How Authentication and Authorization Work for SPAs

Adding authentication to public clients such as Single Page Applications (SPA) and JavaScript applications can be a source of confusion. Identity Providers like Okta try to help you via multiple support systems. Still, it can feel like a lot of work. Especially since you’re responsible for way more than authentication alone in the applications you work on!


This is a companion discussion topic for the original entry at https://developer.okta.com/blog/2023/04/04/spa-auth-tokens

I don’t understand from this how to validate the aud claim on the access token in my API.

e.g. I have an SPA served on app.example.com.

I have a JSON/HTTP API served on api.example.com.

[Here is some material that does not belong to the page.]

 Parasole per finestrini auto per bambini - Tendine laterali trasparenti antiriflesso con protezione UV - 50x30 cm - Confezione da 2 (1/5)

I have configured my SPA to discover from https://trial-12345.okta.com - so it is hitting https://trial-12345.okta.com/.well-known/openid-configuration as a start point.

After successful authentication my SPA gets an access_token field containing "aud": "https://trial-12345.okta.com".

I pass that as Authorization: Bearer <access_token> when calling https://api.example.com. But how do I validate it server side? Do I have to make my server side app happy to accept https://trial-12345.okta.com as the aud? That seems wrong, surely it should be https://api.example.com as the aud?

I can change the default Authorization Server in Settings → Security → API to have an Audience of https://api.example.com - but that makes no difference to the aud claim returned in the access_token when doing the OIDC flow. I suspect because I am getting the metadata from https://trial-12345.okta.com/.well-known/* rather than https://trial-12345.okta.com/oauth2/default/.well-known/*. Am I right in this?

I find it very frustrating that this is so opaque and obscure when getting an access token to use with an API must be the absolutely standard use case, and validating the aud claim of an oauth2 acces token is meant to be a critical security action?